Quotations from respected sources, such as the Founders and Tocqueville and Churchill, are often apocryphal. George Washington apparently didn’t say, “Government is not reason, it is not eloquence — it is force! Like fire, it is a dangerous servant and a fearsome master.” Jefferson, alas, doesn’t seem to have said, “That government is best that governs least,” though he certainly believed it. A tip: If you find the quote on the Internet without any source given other than the alleged speaker, then he probably didn’t say it.


Some quotations are hard to trace, and it’s hard to prove a negative. But this month some of our national leaders have revealed that they don’t know who wrote our most basic founding documents — and neither they nor their speechwriters apparently have access to Google.

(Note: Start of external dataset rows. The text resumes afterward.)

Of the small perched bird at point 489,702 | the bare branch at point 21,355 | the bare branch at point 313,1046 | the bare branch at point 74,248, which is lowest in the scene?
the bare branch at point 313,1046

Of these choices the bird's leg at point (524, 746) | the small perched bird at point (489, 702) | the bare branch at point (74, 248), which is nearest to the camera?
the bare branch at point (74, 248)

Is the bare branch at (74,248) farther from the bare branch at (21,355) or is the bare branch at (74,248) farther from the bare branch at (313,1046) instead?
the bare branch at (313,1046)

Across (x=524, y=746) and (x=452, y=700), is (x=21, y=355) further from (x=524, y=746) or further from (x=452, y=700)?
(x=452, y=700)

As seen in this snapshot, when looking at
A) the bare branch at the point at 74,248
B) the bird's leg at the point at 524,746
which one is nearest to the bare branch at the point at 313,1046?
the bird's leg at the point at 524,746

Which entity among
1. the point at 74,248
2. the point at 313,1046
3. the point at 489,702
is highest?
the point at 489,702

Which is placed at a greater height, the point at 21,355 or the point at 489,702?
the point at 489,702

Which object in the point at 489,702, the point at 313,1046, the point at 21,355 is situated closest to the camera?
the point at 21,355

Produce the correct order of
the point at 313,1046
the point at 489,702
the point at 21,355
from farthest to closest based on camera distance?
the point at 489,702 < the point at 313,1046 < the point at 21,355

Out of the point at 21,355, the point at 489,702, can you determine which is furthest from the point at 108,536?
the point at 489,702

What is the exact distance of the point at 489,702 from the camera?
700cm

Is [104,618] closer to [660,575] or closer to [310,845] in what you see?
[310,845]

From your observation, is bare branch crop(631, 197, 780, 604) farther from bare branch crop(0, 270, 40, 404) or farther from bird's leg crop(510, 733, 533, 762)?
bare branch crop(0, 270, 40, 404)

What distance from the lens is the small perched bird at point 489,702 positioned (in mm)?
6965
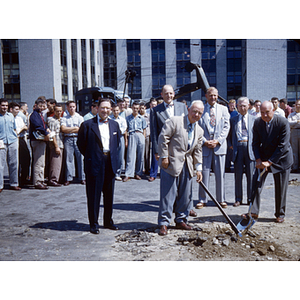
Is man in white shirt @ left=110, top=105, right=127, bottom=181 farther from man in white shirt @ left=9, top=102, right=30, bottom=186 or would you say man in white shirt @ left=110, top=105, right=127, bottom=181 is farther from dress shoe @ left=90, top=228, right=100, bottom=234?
dress shoe @ left=90, top=228, right=100, bottom=234

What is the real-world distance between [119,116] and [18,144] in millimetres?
2755

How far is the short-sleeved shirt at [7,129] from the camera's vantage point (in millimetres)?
7689

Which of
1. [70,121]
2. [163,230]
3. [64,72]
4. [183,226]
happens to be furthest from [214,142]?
[64,72]

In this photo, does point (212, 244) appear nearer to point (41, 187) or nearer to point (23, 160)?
point (41, 187)

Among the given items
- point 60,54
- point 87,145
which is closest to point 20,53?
point 60,54

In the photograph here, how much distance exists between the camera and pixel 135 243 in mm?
4484

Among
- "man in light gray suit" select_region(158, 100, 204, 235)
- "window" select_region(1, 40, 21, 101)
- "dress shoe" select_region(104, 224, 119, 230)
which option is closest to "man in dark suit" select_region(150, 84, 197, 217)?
"man in light gray suit" select_region(158, 100, 204, 235)

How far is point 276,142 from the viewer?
5316 mm

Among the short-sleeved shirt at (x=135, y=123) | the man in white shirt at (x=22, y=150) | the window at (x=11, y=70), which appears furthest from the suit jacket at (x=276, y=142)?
the window at (x=11, y=70)

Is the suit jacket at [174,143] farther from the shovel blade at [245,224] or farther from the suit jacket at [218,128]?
the suit jacket at [218,128]

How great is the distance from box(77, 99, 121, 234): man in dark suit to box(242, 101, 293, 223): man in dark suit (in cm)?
226

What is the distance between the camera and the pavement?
13.9 feet

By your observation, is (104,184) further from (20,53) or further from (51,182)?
(20,53)

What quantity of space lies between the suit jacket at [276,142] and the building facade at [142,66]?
7.04 meters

At the Southern Baptist Convention two weeks ago, Secretary of State Condoleezza Rice said, “My ancestors in Mr. Jefferson’s Constitution were three‐​fifths of a man.” Then yesterday Senate minority whip Dick Durbin opposed a flag‐​burning amendment by saying, “In fact, [flag‐​burning] rarely, if ever, happens. And so why are we about to change the handiwork and fine contribution to America of Thomas Jefferson?”


Wrong again. Jefferson did not write the Constitution or the Bill of Rights. He was in France during the Constitutional Convention and during the congressional debate over the Bill of Rights.


As every schoolboy knows or should know, James Madison is known as the Father of the Constitution. He also introduced the Bill of Rights into the House of Representatives in 1789. So Rice and Durbin should have referred to “Mr. Madison’s Constitution” and “the handiwork of James Madison.” Perhaps someone should send them a Madison biography or a copy of James Madison and the Future of Limited Government.